14. Thinking You Can Save for Retirement Later
I had a friend who never wanted to save. It’s like he had a hole burning in his pocket as soon as money arrived. Whenever I asked him why he wasn’t saving for retirement, he explained that he would make more money when he got older and could save then.
What he failed to recognize is what Albert Einstein called the 8th wonder of the world. Compounding interest. In this case, time is invaluable. Even if you contribute just a small amount each paycheck into your 401(k) account, your long-term horizon, before you reach retirement, will allow for your retirement account to grow over time as compounding interest does its job.
Contribute up to the match of your employer in your 401(k) account. After that, diversify your tax risk, and contribute up to the max in your Roth IRA, which for 2018 is $5,500. Beware that the Roth IRA has phase out limits, so make sure you stay on top of the phase outs. Once you have maxed out your Roth IRA, go back and max out your 401(k) account. As of 2018, this figure is $18,500.
Related Article: How Increasing Your Savings By 1% Annually Affects Your Retirement
15. Keeping Up With the Kardashians
In my 20s, my friends liked to go out a lot.
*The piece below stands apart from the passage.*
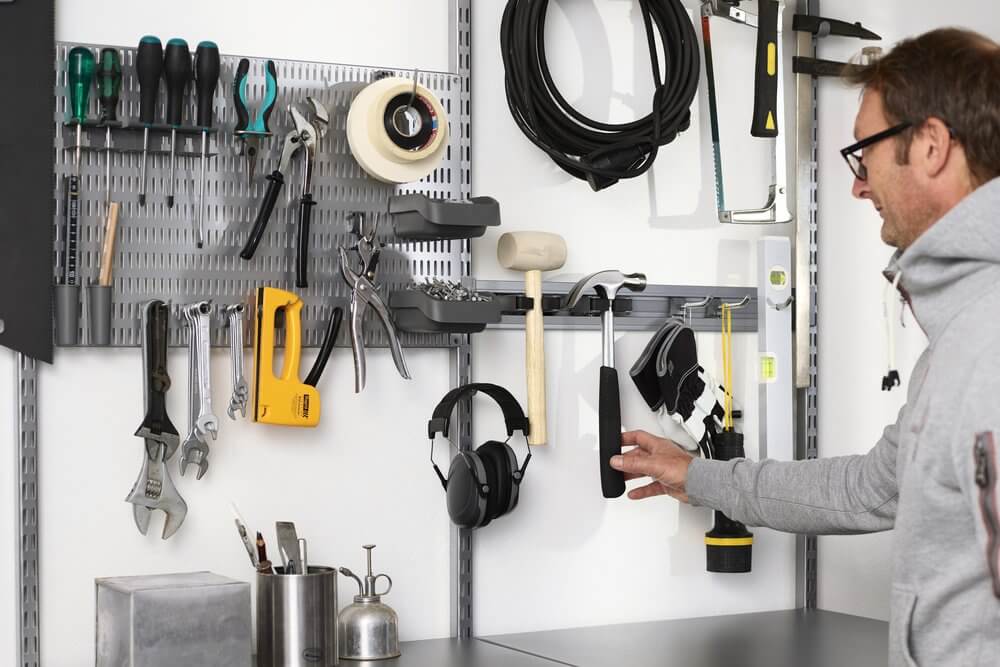 An Elfa Storing Board and Storage Track used in a garage to organise screwdrivers, spanners and other tools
I never drank, yet I still had to pay a cover charge when we went out. Most nights weren’t even that much fun, and I usually came home reeking of smoke. I never really understood why we went out when usually had more fun hanging out at the house, which was a much cheaper alternative.
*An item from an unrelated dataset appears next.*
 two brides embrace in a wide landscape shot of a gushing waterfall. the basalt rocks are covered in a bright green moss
Honestly, peer pressure is why I would go out with my friends. Who wants to stay at home by themselves on a Friday or Saturday night.
While I may have not been peer pressured to drink while I was out, I did allow peer pressure to cause me to buy a sports car when I really didn’t need one. All of my roommates were driving fancy cars, and I was tired of my 10-year-old Hondas. Even though I don’t even know much about cars, I took the plunge and splurged.
In your 20s, there is a lot of pressure to project a certain image and lifestyle. In reality, most people are so self-focused, such that they actually aren’t concerned about your image or lifestyle.
16. Going to Grad School Just Because
I went to Grad School thinking that it would be my ticket out of the job that I had. However, since I didn’t have a set plan, I really had no idea what I wanted to do next. So, grad school really didn’t help me accomplish this goal. After spending over $100,000 in tuition, I wonder if grad school was really worth it. I still work at the same job that I had previously. Looking back, I question whether I would have done better if I picked up a certificate in my field of employment instead.
All that to say, have a plan in place if you decide to enroll in grad school. It’s too much money not to do so.
17. Beating Yourself Up Over Your Past Mistakes
Everyone has made a financial mistake or two. Even Dave Ramsey had to file for bankruptcy at one point.
Instead of dwelling on your mistake, learn from it. Don’t compound it. Forgive yourself and move on.
Look at any mistake that you made previously as just a temporary set back. Then, make necessary adjustments to ensure that it doesn’t happen again.
Related Article: How I Used the Stock Market To Mask My Problems
Enjoy Your 20s
This is something that you should do. Your 20s can be the best time of your life. The best part is, time is on your side. Take advantage and invest a little each month. It’ll make a huge difference later in life.